*** PROVIDED DATA ***
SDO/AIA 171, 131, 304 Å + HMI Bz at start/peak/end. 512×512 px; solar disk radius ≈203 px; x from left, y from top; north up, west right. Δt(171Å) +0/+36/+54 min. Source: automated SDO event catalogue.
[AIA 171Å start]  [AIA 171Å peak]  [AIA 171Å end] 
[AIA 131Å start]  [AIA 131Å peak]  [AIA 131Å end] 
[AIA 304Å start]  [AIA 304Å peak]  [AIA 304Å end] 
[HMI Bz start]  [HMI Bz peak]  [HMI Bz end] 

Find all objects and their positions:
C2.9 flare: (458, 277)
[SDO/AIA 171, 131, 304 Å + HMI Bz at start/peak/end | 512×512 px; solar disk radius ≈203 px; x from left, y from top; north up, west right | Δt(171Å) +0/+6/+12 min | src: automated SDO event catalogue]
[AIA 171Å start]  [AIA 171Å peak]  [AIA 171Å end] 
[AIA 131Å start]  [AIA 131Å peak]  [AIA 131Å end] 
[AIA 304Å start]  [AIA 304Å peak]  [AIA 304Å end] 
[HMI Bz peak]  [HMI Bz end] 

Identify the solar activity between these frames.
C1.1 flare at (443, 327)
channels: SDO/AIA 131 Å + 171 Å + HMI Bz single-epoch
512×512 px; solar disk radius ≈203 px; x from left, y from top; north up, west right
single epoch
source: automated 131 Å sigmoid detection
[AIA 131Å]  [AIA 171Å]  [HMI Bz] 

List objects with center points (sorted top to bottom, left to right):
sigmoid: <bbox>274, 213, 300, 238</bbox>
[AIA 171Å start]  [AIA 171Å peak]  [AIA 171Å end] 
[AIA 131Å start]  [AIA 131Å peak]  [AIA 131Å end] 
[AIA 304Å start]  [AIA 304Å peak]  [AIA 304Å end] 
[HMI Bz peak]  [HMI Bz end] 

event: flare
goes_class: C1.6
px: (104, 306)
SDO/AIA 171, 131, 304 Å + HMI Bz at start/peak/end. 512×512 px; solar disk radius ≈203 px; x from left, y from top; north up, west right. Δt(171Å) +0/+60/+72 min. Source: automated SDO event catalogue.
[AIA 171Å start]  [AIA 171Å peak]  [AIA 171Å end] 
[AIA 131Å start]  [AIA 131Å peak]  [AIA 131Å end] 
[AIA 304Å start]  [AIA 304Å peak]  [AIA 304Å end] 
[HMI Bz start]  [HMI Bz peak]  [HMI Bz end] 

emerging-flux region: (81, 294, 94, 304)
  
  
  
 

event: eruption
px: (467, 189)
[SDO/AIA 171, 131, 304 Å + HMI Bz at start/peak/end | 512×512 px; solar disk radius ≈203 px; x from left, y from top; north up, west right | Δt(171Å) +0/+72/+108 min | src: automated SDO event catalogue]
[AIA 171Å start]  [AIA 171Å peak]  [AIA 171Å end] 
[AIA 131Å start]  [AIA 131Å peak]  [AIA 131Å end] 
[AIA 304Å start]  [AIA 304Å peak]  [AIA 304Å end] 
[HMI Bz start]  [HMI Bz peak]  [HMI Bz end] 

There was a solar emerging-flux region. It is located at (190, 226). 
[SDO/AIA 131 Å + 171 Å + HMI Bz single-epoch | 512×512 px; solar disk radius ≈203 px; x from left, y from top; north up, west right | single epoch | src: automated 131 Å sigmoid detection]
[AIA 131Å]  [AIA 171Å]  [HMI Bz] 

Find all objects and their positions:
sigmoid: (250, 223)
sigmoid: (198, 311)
*** End of PROVIDED DATA ***
DIRECTIONS
Top to bottom, transcribe every line above exactly.

EXERCISE SOLUTION
SDO/AIA 171, 131, 304 Å + HMI Bz at start/peak/end. 512×512 px; solar disk radius ≈203 px; x from left, y from top; north up, west right. Δt(171Å) +0/+36/+54 min. Source: automated SDO event catalogue.
[AIA 171Å start]  [AIA 171Å peak]  [AIA 171Å end] 
[AIA 131Å start]  [AIA 131Å peak]  [AIA 131Å end] 
[AIA 304Å start]  [AIA 304Å peak]  [AIA 304Å end] 
[HMI Bz start]  [HMI Bz peak]  [HMI Bz end] 

Find all objects and their positions:
C2.9 flare: (458, 277)
[SDO/AIA 171, 131, 304 Å + HMI Bz at start/peak/end | 512×512 px; solar disk radius ≈203 px; x from left, y from top; north up, west right | Δt(171Å) +0/+6/+12 min | src: automated SDO event catalogue]
[AIA 171Å start]  [AIA 171Å peak]  [AIA 171Å end] 
[AIA 131Å start]  [AIA 131Å peak]  [AIA 131Å end] 
[AIA 304Å start]  [AIA 304Å peak]  [AIA 304Å end] 
[HMI Bz peak]  [HMI Bz end] 

Identify the solar activity between these frames.
C1.1 flare at (443, 327)
channels: SDO/AIA 131 Å + 171 Å + HMI Bz single-epoch
512×512 px; solar disk radius ≈203 px; x from left, y from top; north up, west right
single epoch
source: automated 131 Å sigmoid detection
[AIA 131Å]  [AIA 171Å]  [HMI Bz] 

List objects with center points (sorted top to bottom, left to right):
sigmoid: <bbox>274, 213, 300, 238</bbox>
[AIA 171Å start]  [AIA 171Å peak]  [AIA 171Å end] 
[AIA 131Å start]  [AIA 131Å peak]  [AIA 131Å end] 
[AIA 304Å start]  [AIA 304Å peak]  [AIA 304Å end] 
[HMI Bz peak]  [HMI Bz end] 

event: flare
goes_class: C1.6
px: (104, 306)
SDO/AIA 171, 131, 304 Å + HMI Bz at start/peak/end. 512×512 px; solar disk radius ≈203 px; x from left, y from top; north up, west right. Δt(171Å) +0/+60/+72 min. Source: automated SDO event catalogue.
[AIA 171Å start]  [AIA 171Å peak]  [AIA 171Å end] 
[AIA 131Å start]  [AIA 131Å peak]  [AIA 131Å end] 
[AIA 304Å start]  [AIA 304Å peak]  [AIA 304Å end] 
[HMI Bz start]  [HMI Bz peak]  [HMI Bz end] 

emerging-flux region: (81, 294, 94, 304)
  
  
  
 

event: eruption
px: (467, 189)
[SDO/AIA 171, 131, 304 Å + HMI Bz at start/peak/end | 512×512 px; solar disk radius ≈203 px; x from left, y from top; north up, west right | Δt(171Å) +0/+72/+108 min | src: automated SDO event catalogue]
[AIA 171Å start]  [AIA 171Å peak]  [AIA 171Å end] 
[AIA 131Å start]  [AIA 131Å peak]  [AIA 131Å end] 
[AIA 304Å start]  [AIA 304Å peak]  [AIA 304Å end] 
[HMI Bz start]  [HMI Bz peak]  [HMI Bz end] 

There was a solar emerging-flux region. It is located at (190, 226). 
[SDO/AIA 131 Å + 171 Å + HMI Bz single-epoch | 512×512 px; solar disk radius ≈203 px; x from left, y from top; north up, west right | single epoch | src: automated 131 Å sigmoid detection]
[AIA 131Å]  [AIA 171Å]  [HMI Bz] 

Find all objects and their positions:
sigmoid: (250, 223)
sigmoid: (198, 311)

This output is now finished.